--- Begin Supplied text ---

Success has allowed Johnson to explore passions including art, watches, pens and philanthropy. “I’ve had so many lucky breaks along the way—especially at the age when the concrete is still wet, so to speak—and I’ve always felt compelled to give back,” he says. Beneficiaries include International Justice Mission, Heart of Los Angeles (HOLA), and various arts, science and educational establishments.

Johnson is perpetually on the move but finds himself returning to a long-term aim: “I’ve become obsessed with starting a school for kids from 12 to 20 years old. I believe I can fix core problems existing in our education system.”

What have you done recently for the first time? 

Became an owner of a sports team. I invested in a UK soccer club called Hampton & Richmond Borough FC. I went out there to go to a game in January, but the pitch was frozen.

First thing you do in the morning? 

I like to knock out the items I’m least looking forward to: from workouts to analysing financials to difficult decisions and hard conversations.

Do you have any personal rituals? 

I love to travel by myself. I appreciate travelling with my family and friends, but being on the road solo is liberating. I’m perpetually curious and yearn to see what’s over that next hill and meet the next person.

What do you do that’s still analog? 

I have a collection of fountain pens, each filled with a specific brown ink, and I keep cream-coloured stationery and cards to write letters on. I write in cursive script and take great care with each presentation. It’s becoming a lost art, but one that I’ll never let go of.

His collection of fountain pens.
Jeff Lipsky

What in your wardrobe do you wear most often? 

I’m not shy to rock a scarf any chance I can. I’m a sucker for Loro Piana. I’m headed to Africa tonight, and the family member I’m travelling with joked that I needed to pack an extra suitcase for all my scarves.

Drive or be driven? 

Nothing makes me happier than being behind the wheel, but I’m now driven the majority of the time. I own a few cars, including a 1969 Icon Bronco. It’s a real head-turner. You’re driving along and people are honking and giving you thumbs-up. The car I’m driven in mostly is a [Cadillac] Escalade.

Johnson’s 1969 Icon Bronco (“a real head-turner”)
Jeff Lipsky

What’s your favourite cocktail, and how do you make it?

--- End Supplied text ---
--- Begin Entries provided ---

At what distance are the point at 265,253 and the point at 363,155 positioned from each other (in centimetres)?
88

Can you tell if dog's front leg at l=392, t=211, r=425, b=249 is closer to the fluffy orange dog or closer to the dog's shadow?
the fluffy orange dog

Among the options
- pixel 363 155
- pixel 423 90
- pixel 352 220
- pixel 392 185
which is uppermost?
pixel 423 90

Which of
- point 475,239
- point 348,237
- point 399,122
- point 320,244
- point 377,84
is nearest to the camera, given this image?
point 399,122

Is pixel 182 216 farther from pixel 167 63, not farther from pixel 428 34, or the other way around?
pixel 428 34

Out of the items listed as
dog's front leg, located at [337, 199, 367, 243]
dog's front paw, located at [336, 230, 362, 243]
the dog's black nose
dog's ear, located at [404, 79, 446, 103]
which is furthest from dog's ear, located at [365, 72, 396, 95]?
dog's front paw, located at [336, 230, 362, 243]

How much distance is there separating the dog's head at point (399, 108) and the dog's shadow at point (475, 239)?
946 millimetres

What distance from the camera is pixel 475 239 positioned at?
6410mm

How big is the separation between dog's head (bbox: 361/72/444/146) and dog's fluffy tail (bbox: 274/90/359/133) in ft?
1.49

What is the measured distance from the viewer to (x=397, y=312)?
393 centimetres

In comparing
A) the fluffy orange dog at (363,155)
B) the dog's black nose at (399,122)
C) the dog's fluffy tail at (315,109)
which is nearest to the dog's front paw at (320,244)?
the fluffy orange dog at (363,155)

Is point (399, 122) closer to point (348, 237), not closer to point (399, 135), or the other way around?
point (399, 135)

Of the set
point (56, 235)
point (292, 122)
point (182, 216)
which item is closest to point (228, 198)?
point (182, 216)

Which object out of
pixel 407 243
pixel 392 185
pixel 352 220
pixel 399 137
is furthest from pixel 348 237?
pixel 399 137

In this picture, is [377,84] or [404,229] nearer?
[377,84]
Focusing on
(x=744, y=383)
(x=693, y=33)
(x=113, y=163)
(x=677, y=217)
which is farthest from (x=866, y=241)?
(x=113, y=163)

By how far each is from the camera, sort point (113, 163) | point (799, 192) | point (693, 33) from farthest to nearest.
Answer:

--- End Entries provided ---

Exercise set:
(1) From the Johnson interview, reproduce the passage that begins with the words containing "Do you have" and ends with "all my scarves.".
(2) Collect every line of the entries that contains the string "nose", treating uppercase and lowercase as different.

Answers per task:
(1)
Do you have any personal rituals? 

I love to travel by myself. I appreciate travelling with my family and friends, but being on the road solo is liberating. I’m perpetually curious and yearn to see what’s over that next hill and meet the next person.

What do you do that’s still analog? 

I have a collection of fountain pens, each filled with a specific brown ink, and I keep cream-coloured stationery and cards to write letters on. I write in cursive script and take great care with each presentation. It’s becoming a lost art, but one that I’ll never let go of.

His collection of fountain pens.
Jeff Lipsky

What in your wardrobe do you wear most often? 

I’m not shy to rock a scarf any chance I can. I’m a sucker for Loro Piana. I’m headed to Africa tonight, and the family member I’m travelling with joked that I needed to pack an extra suitcase for all my scarves.

(2)
the dog's black nose
B) the dog's black nose at (399,122)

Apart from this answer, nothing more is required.